How to Grow Your Own Cosmic Garden: A Step-by-Step Guide for the Celestial Gods and Goddesses of the Universe

by Stephanie Figuereo

Cosmic gardens are the glowing forces of the Universe that give an otherwise empty vacuum significance. They hold within them stars that emit light and twinkle in red and blue star clusters. The planets they create add personality and character, where some may rain diamonds, fashion 600 rings, or have an ocean with no land. Growing your own cosmic garden will open more worlds for the universe to explore, and it’s sustainable! In this guide, you can learn how to grow your own garden of planets and stars with heat, gravity, and a lot of time. 

Like all other gardens, you will need some matter for your stars and planets to grow from. To start, look for an undisturbed cloud of gas and dust. These clouds, called nebulae, are all over the Universe and originate from past generations of stars (even the Universe recycles!). They are very cold, about 10-20 Kelvin in temperature (almost -500 degrees in Fahrenheit) and are roughly 98% hydrogen and helium and 2% heavier materials from past stars. 

Art: Raina Ng

Once you’ve found a nebula that interests you, it must be disturbed by an event in order to begin its transformation. To do this, you can either compress your nebula with shockwaves from a nearby supernova (an exploding star) or from the rotational pull of a galaxy. The shockwaves/galaxy will compress your nebula into clumps around 10,000 times the mass of the Earth’s Sun (if you’re using the Earth’s Sun as a reference). 

Now that you have a disturbed cloud, gravity can take over. The pressure of gravity will overcome the internal thermal pressure (radiation) of your nebula and the clumps will collapse into dense cores. This process takes about 10-50 million years, depending on the mass of your cores, so now is a good time to find a different hobby. 

Once you’ve returned to your garden, you will see that your dense cores have collapsed into baby stars, called protostars, about 10 to 50 times the mass of the Sun. Gravitational potential energy will convert into thermal energy within your protostars, and your baby stars will shrink and heat up to thousands of degrees (so handling with gloves is a must). By this time, you will see that each protostar and its angular motion has created a nebular disk from your outer cloud. Matter from these disks will fall into your protostars and increase in size by a factor of 100. 

Art: Olivia Iorns

After a few million years, nuclear burning should begin and the shrinking of your protostars will slow while their surface temperature rises. Strong stellar winds from your protostars would have stopped the infall of matter, so nuclear fusion will increase until its pressure matches the pressure of gravity and your baby stars will stabilize.* 

*Sometimes, the gas surrounding a new star could collapse under its own gravity, and you can end up with a double-star solar system!

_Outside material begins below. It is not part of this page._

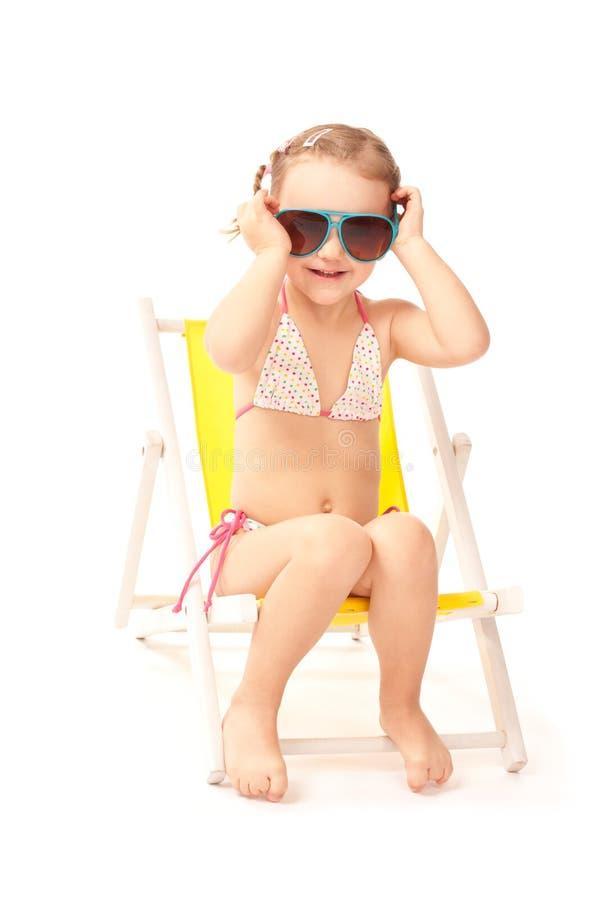 Bambina in grandi occhiali da sole che si siedono sul deckchair immagine stock libera da diritti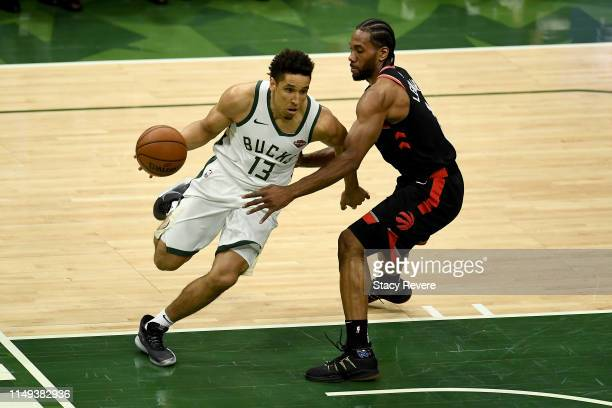 Malcolm Brogdon of the Milwaukee Bucks dribbles the ball while being guarded by Kawhi Leonard of the Toronto Raptors in the second quarter in Game...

Now that your garden is enchanted with hydrogen-burning stars, the formation of your planets can flourish. The gas and dust within your nebular disks will lose their energy in the form of radiation and cool down into tiny grains of metal, rock, and ice. To build up your planets, stick these grains together by having them sweep the orbital path around your stars where they will collect more matter as they go. Once your grains have grown to the size of asteroids their gravity will attract all the matter in their orbit, and in 100,000 to 20 million years your planets will have formed into their sizes. Smaller planets will be rocky and closer to your stars (since your stars would have taken in most of the matter closest to them) while larger planets will be further back and more gaseous (called gas giants) or icy. 

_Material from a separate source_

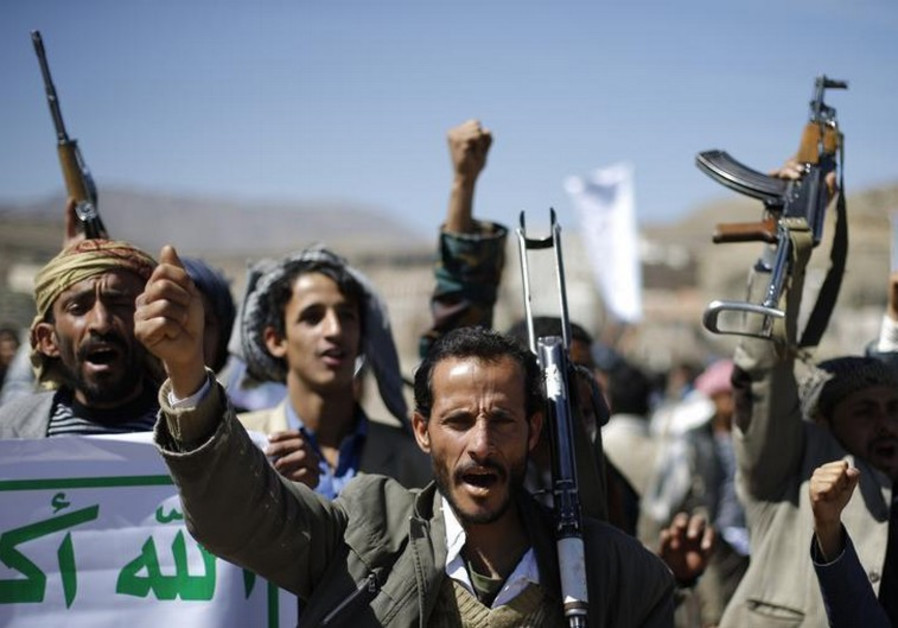 Followers of the Houthi movement shout slogans during a gathering to show support to the movement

After a million more years the leftover gas of your nebular disks would have been swept away or condensed into moons surrounding your planets, and in 10 to 100 million years larger planets will have taken their final forms while smaller ones will have collided into one another and broken into meteorites. 

All of the planets in your garden will be unique with each one having taken in a mixture of dust and gas very different from one another. Though your stars have settled and your planets have solidified, a cosmic garden does not stop there. Your planets will have begun formations of their own, revealing striking characteristics and motions. Maybe one of your planets will have 12 sunsets in a day or a distance so close to the sun but a gravity so strong its ice won’t melt. 

Art: Raina Ng

Commiting to your own cosmic garden will undoubtedly give the Universe another reason to shine bright for billions of years. As the perfect worldly and galactic project to grow and observe, your planets will harness creations of their own around your glittering stars. Your garden will teach you the ways in which a planet may protect neighboring smaller ones from incoming meteorites, or watch life and civilization rise and collapse on planets the size of your thumb. Afterall, it’s likely your garden will stick with you for a while. Perhaps by then you’ll see that the exciting part about growing a cosmic garden is that it will never stop flourishing even after your planets have been destroyed or absorbed by your dying suns. As your stars cool quietly into red giants or explode as supernovae and collapse into blackholes, watch as your garden returns to the Universe where it will inevitably be forced to grow again, no planet the same and each star a gleam. 

Sources

  1. Rieke, Marcia, and George Rieke. “The Star Formation Process.” Star Formation, University of Arizona , 21 Aug. 2014, ircamera.as.arizona.edu/NatSci102/NatSci102/lectures/starform.htm.
  2. Schombert, Jim. “Star Formation.” Star Formation, University of Oregon, 5 Jan. 2012, abyss.uoregon.edu/~js/ast122/lectures/lec13.html.
  3. Staff, Space.com. “The Strangest Alien Planets (Gallery).” Space.com, Space, 26 Sept. 2014, www.space.com/159-strangest-alien-planets.html.
  4. Utaraitė, Neringa. “20 Strange Planets That Are Both Interesting And Terrifying.” Bored Panda, Bored Panda, 15 May 2019, www.boredpanda.com/strangest-weirdest-interesting-exoplanets-space/?utm_source=google&utm_medium=organic&utm_campaign=organic.